Each protein of a species' proteome is sent to a conserved domain search using HMMER2 against the Pfam database with an E-value threshold of 50. If a conserved domain with an E-value below 1e-04 is detected, it is positively scored. In case an identified domain has an E-value above 1e-04, a pre-processing and fold recognition step is performed. In case of a positive identification (p<0.001), a conserved domain is scored, if the HMMER2 E-value of the conserved domain is below 0.1. If the HMMER2 E-value is above 0.1 and the associated fold has been scored positively, a cross-species validation is performed and essential residues are flagged for a confident assignment of a conserved domain.

Figure 2. Performance of the OpenProspect software.

Comparison of positive identifications of conserved domains using either HMMER2 alone (grey bars) or HMMerThread (red bars). We have tested an E-value range between 1e-20 and 1e-04 for positive identification of conserved domains by HMMerThread and 88% of conserved domains could be positively identified.

Figure 3. Multiple sequence alignments of remotely conserved domains in proteins identified in functional screens.

Multiple sequence alignment of the Nab1 family with the SAM domain family (taken from CDD). Residues that are conserved between the two families are highlighted in yellow, those found in only one of them are highlighted in blue and green, respectively. Essential, functional residues retrieved from the CD database are indicated by hash keys. Accession numbers of sequences can be found in Supplemental Table S7.

Figure 4. Multiple sequence alignments of remotely conserved domains in proteins associated with mitosis and meiosis.
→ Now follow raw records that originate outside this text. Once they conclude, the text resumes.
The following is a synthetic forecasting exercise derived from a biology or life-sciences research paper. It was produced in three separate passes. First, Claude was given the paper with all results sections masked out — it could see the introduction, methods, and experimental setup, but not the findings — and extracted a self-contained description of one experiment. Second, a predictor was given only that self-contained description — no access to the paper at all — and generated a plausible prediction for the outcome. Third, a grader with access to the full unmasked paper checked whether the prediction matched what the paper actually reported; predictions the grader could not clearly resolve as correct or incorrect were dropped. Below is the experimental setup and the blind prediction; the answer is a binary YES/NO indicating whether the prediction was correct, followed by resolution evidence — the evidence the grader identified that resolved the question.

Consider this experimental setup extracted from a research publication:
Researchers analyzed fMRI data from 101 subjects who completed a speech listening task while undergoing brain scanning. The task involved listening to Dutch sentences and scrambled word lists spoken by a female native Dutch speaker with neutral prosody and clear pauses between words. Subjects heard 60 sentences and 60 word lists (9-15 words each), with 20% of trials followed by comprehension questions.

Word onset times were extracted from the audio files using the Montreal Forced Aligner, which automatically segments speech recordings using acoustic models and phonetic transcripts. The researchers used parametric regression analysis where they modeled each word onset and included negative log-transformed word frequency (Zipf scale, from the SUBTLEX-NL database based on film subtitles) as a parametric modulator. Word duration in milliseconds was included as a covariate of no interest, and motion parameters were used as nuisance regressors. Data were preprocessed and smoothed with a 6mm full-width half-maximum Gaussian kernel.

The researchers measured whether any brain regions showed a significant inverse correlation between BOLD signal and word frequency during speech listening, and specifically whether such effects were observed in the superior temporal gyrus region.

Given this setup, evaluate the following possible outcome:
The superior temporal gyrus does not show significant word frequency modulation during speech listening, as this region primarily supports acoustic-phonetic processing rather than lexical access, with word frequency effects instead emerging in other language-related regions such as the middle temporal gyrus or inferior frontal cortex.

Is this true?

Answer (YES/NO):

(A) Multiple sequence alignment of the Ssp2 family with the RRM_1 domain. (B) Multipe sequence alignment of the Wapl/Rad61 family with the SAP domain family. Residues that are conserved between the two families are highlighted in yellow, those found in only one of them are highlighted in blue and green, respectively. Essential, functional residues retrieved from the CD database are indicated by hash keys, those retrieved from literature (SAP domain) with stars. Accession numbers of sequences can be found in Supplemental Table S7.

Figure 5. Multiple sequence alignments of remotely conserved domains found in proteins associated with human diseases.

(A) Multiple sequence alignment of the AKAP10 family with the CUT-like HLH domain family. (B) Multiple sequence alignment of the Lba protein family with the VHS domain family. Residues that are conserved between the two families are highlighted in yellow, those found in only one of them are highlighted in blue and green, respectively. Essential, functional residues retrieved from the CD database are indicated by hash keys. Accession numbers of sequences can be found in Supplemental Table S7.

Figure 6. Multiple sequence alignment of the Als2cL family with the RhoGEF domain family.

Residues that are conserved between the two families are highlighted in yellow, those found in only one of them are highlighted in blue and green, respectively. Essential, functional residues retrieved from the CD database are indicated by hash keys. Accession numbers of sequences can be found in Supplemental Table S7.